All data manipulation on SQL tbls are lazy: they will not actually
run the query or retrieve the data unless you ask for it: they all return
a new \code{\link{tbl_sql}} object. Use \code{\link{compute}} to run the
query and save the results in a temporary in the database, or use
\code{\link{collect}} to retrieve the results to R.

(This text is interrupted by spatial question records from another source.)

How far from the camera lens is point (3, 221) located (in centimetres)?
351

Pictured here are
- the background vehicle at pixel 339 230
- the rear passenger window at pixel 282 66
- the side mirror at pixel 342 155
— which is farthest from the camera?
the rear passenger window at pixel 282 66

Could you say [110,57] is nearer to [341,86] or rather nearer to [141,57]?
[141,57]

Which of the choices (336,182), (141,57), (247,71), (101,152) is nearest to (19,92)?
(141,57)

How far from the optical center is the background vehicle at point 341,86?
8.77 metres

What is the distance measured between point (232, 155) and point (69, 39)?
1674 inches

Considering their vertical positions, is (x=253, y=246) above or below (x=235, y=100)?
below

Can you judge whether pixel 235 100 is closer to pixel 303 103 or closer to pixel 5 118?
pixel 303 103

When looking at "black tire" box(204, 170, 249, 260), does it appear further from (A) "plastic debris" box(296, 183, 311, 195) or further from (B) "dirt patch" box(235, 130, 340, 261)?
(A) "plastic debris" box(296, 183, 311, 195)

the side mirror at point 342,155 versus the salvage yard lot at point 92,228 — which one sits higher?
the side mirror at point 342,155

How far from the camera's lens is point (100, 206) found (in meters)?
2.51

Note that \code{do} is not lazy since it must pull the data into R.
It returns a \code{\link{tbl_df}} or \code{\link{grouped_df}}, with one
column for each grouping variable, and one list column that contains the
results of the operation. \code{do} never simplifies its output.
}

\section{Query principles}{


This section attempts to lay out the principles governing the generation
of SQL queries from the manipulation verbs.  The basic principle is that
a sequence of operations should return the same value (modulo class)
regardless of where the data is stored.

\itemize{
 \item \code{arrange(arrange(df, x), y)} should be equivalent to
   \code{arrange(df, y, x)}

 \item \code{select(select(df, a:x), n:o)} should be equivalent to
   \code{select(df, n:o)}

 \item \code{mutate(mutate(df, x2 = x * 2), y2 = y * 2)} should be
    equivalent to \code{mutate(df, x2 = x * 2, y2 = y * 2)}

 \item \code{filter(filter(df, x == 1), y == 2)} should be
    equivalent to \code{filter(df, x == 1, y == 2)}

 \item \code{summarise} should return the summarised output with
   one level of grouping peeled off.
}
}
\examples{
\dontrun{
# Connection basics ---------------------------------------------------------
# To connect to a database first create a src:
my_db <- src_monetdb(dbname="demo")
# Then reference a tbl within that src
my_tbl <- tbl(my_db, "my_table")
}

# Here we'll use the Lahman database: to create your own local copy,
# create a local database called "lahman" first.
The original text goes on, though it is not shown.